- **Your instructions**: Carry on the model bylaws for a lay-governed chapel, starting right after their final sentence.

>> Start Passage to read

Model Bylaws for Lay Governance


_______________________________ CHAPEL
City, State
A non-profit religious corporation


PREAMBLE
___________________ Chapel, Traditional Latin Mass Center, City, State, organized as a mission, is a self-supporting, integral independent chapel offering the sacraments of the Roman Catholic Church according to the rites, practices, and theology of the aforesaid Church before 1965, and is incorporated as a non-profit religious corporation under the laws of the State of ________, affording the temporal rights and privileges and imposing upon it the duties and obligations of an independent corporation.
Pursuant to the laws of the State of __________, the following Articles are adopted as the Bylaws of this Corporation.
ARTICLE 1
NAME AND LOCATION
The name of this corporation as stated in its Articles of Incorporation is _________________ Chapel, and it is referred to in these Bylaws as the Parish.  The principal office of this corporation for the transaction of business is located in the city of ________, _______ County, State of ______ at [street address]. The buildings and grounds at which the traditional Latin Mass is offered are referred to in these Bylaws as the Mass Center and are situated at [street address].
ARTICLE 2
GOVERNANCE
[For chapels that recognize the operation of canon law.] The 1917 Codex Juris Canonici shall, unless contrary to the laws of this state or inapplicable during the Sede Vacante, govern this Parish, and shall take precedence over any resolutions, Bylaws, or other enactments by this Parish in conflict therewith.  In the event of a dispute of the applicability of the 1917 Codex Juris Canonici, the question shall be settled by a majority vote of the entire Board. In the matter of purely temporal and secular matters, as distinct from matters partly or wholly ecclesiastical, this Parish shall be subject to and governed by the laws of the state of Ohio and of the United States of America.

[For chapels that hold canon law to be inoperable in the Sede Vacante]. The Bylaws of the corporation shall govern this Parish, unless contrary to the laws of this state and of the United States of America.

>> End Passage to read
>> Start Information provided

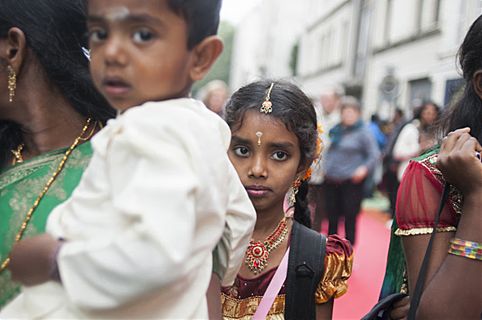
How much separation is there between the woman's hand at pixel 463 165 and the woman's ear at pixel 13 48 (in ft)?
3.57

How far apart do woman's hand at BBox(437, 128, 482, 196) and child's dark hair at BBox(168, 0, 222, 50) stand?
0.80m

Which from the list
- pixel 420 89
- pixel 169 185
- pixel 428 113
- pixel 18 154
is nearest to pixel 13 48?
pixel 18 154

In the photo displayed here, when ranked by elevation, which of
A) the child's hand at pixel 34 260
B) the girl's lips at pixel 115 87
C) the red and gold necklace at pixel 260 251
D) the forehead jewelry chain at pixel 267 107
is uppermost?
the forehead jewelry chain at pixel 267 107

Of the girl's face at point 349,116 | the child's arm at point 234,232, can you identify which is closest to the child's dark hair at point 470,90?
the child's arm at point 234,232

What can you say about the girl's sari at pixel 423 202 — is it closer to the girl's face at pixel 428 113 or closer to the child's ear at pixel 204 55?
the child's ear at pixel 204 55

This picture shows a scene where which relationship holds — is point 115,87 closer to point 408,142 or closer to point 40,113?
point 40,113

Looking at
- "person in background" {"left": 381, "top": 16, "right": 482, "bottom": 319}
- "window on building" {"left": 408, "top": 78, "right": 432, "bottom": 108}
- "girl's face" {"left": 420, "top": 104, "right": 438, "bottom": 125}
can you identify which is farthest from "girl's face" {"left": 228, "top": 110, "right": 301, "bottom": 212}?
"window on building" {"left": 408, "top": 78, "right": 432, "bottom": 108}

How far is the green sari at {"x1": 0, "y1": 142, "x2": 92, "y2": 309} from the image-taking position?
3.99 ft

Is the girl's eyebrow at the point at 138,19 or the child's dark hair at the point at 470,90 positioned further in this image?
the child's dark hair at the point at 470,90

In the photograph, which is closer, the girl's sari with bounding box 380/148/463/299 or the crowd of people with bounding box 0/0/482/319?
the crowd of people with bounding box 0/0/482/319

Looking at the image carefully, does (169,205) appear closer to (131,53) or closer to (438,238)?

>> End Information provided

- **Response to this exercise**:
ARTICLE 3
MEMBERSHIP
The Members of this Parish are those Roman Catholic persons aged 18 years of age or older who have been validly baptized, who affirm that the See of Peter is vacant and/or that the incumbent of the See of Peter does not formally possess the authority of the Sovereign Roman Pontiff, and who have been recorded in the Register of the Parish.

ARTICLE 4
MEETINGS OF MEMBERS
4.1 Annual Meeting.  During the first thirty-one  (31) days of each year, there shall be a meeting of the Members of the Parish.  The date and time of the Annual Meeting shall be fixed by the Board not less than fifteen (15) days, reckoned inclusively, in advance thereof and published on the Parish’s website.  At each Annual Meeting, seven (7) Members shall be elected to the Board. Furthermore, at each annual meeting, the Bylaws shall be ratified. Directly following the Annual Meeting, the Board shall meet to organize itself and to conduct its annual meeting.
4.2 Special Meetings.  A special meeting of the Members of the Parish may be called at any time by the Board, or by written petition signed by fifteen (15) Members.
4.3 Notice.  Written notice of the intention to hold the Annual Meeting shall be given by way of the weekly bulletin and the Parish website to the Members following the Feast of the Immaculate Conception, and the intention to hold the Annual Meeting shall be announced at each regularly scheduled Mass on the Sunday preceding the Sunday upon which an annual meeting is to be held.  Notice of special meetings shall be given by way of electronic mail at least three days before the special meeting. The notice of a special meeting shall state the  date, time, location and purpose of the meeting and set forth an agenda of business to be considered.  Only business set forth on the agenda may be considered at a special meeting.
4.4 Place of Meetings.  The Annual Meeting of Members shall be held following Sunday Mass at the Mass Center or at any other place and time designated by the Board.  Special meetings of Members shall be held following Sunday Mass at the Mass Center or at such place and time as shall be designated by whom the special meeting is called.
4.5 Quorum.  A quorum at any meeting of the Members shall consist of 25 per cent of parish membership as defined by Parish rolls as of the preceding year’s membership registryNo Member may attend by proxy.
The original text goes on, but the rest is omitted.